Esperienza di laboratorio: saggio alla fiamma.
Il saggio si basa sul fatto che alcuni sali metallici, portati alla fiamma non luminosa del bunsen, vengono volatilizzati, atomizzati, eccitati a stati metastabili dai quali decadono velocemente ai rispettivi livelli fondamentali, emettendo radiazioni luminose di lunghezza d’onda caratteristica, che impartiscono alla fiamma colorazioni particolari.
Per effettuare questa esperienza occorrono i seguenti strumenti:
• becco Bunsen;
• filo di platino;
• acido cloridrico;
• metalli da identificare.
Il becco Bunsen consiste di un tubo adduttore, innestato nella base, attraverso il quale il gas proveniente dalla rete esterna è convogliato nel bruciatore, dopo essere stato miscelato con l’aria attraverso un opportuno regolatore. Se il regolatore è aperto, il flusso di gas che lo attraversa richiama l’aria, si mescola con essa e brucia completamente dando una fiamma non luminosa o ossidante.
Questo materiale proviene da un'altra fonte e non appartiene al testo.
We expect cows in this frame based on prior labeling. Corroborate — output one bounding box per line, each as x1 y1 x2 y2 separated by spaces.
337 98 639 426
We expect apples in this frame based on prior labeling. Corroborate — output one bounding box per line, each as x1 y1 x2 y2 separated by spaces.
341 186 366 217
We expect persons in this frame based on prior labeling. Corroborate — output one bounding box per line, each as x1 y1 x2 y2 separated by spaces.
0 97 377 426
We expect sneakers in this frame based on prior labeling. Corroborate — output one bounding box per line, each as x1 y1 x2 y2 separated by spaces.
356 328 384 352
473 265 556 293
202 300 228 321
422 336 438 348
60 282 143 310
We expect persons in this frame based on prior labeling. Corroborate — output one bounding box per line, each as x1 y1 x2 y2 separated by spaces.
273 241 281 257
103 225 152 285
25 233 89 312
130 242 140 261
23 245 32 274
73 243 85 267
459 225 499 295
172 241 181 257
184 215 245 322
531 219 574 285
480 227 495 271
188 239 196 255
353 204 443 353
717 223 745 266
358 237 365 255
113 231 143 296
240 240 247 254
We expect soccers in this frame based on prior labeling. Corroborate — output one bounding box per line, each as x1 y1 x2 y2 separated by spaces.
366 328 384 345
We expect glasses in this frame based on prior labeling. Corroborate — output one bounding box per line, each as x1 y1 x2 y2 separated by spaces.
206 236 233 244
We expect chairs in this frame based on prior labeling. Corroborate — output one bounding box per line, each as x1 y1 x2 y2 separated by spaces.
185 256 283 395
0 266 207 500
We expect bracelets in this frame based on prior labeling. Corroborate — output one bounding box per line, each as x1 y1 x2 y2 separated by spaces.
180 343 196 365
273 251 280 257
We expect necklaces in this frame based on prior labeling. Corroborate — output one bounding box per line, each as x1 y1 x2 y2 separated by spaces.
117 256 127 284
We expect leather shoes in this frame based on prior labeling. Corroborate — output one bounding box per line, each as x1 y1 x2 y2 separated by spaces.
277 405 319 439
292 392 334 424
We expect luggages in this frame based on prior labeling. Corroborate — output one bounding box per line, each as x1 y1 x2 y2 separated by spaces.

Il test viene condotto usando un filo di platino che viene immerso in HCl 1:1 non contaminato e poi impregnato di un po’ di polverina da analizzare per convertire i sali contenuti nel campione nei rispettivi cloruri, che, in generale, sono più volatili. Si pone alla fiamma osservando le colorazioni da essa assunte. Seguono alcuni esempi:
Litio - rosso carminio
Sodio – giallo cadaverico
Potassio – rosso violetto
Stronzio – rosso scarlatto
Calcio e Bario – rosso mattone
Ammonio e Bario – verde pappagallo.

Dopo ogni determinazione, il filo di platino va pulito in HCl finché non dia più colorazione alla fiamma.